Spring Tools drops Atom support, welcomes Theia

Spring Tools drops Atom support, welcomes Theia

Spring Tools, a suite of tools to help create Spring applications in a variety of IDEs, is now available in v4.3. It is the first version to officially work with cloud and desktop IDE Eclipse Theia aside from Eclipse and Visual Studio Code.

This however leaves users of another Electron based IDE (funnily enough one that isn’t that closely linked to Eclipse) standing: Support for Atom has been deprecated with the 4.3 release, as is pointed out in the release announcement.

Although the tool repository as well as the Spring website still tout Atom support for Spring Tools 4 at this time, developers that want to use future versions of Spring Tools with the editor will have to step up themselves. Anyone who’d like to see support for the platform continue and therefore put work into Atom tooling, is asked to contact the Spring team.

Development environment questions aside, Spring Tools has been fitted with a couple of fixes and improvements since the last release, which includes the recreation of symbols in Spring Boot, should dependent types change. To speed up processes on the Eclipse side, Boot now works in batch on startup when it comes to project classpath notifications.

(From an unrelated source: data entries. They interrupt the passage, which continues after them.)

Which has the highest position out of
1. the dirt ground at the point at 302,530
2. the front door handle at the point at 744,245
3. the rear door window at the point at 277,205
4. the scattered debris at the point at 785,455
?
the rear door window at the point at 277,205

Those having trouble with content-assist for Spring XML configuration files can try again after updating to v4.3 since earlier issues with VS Code and Theia have been fixed. Eclipse users meanwhile shouldn’t run into failures when restarting apps multiple times via the boot dashboard anymore. Issues regarding the deleting of apps with active SSH tunnels have been mitigated as well.

A complete list of changes, including fixes to the CF Manifest editor, can be found on GitHub, where the tools are hosted under the Eclipse Public License.

Spring Tools is an open source project backed by Pivotal Software, which is mainly known for its big data products and the platform as a service project Cloud Foundry. It is meant to help developers struggling with using the Spring Framework to build business applications for the Java platform, by providing code completion, runtime information and the like in different editors.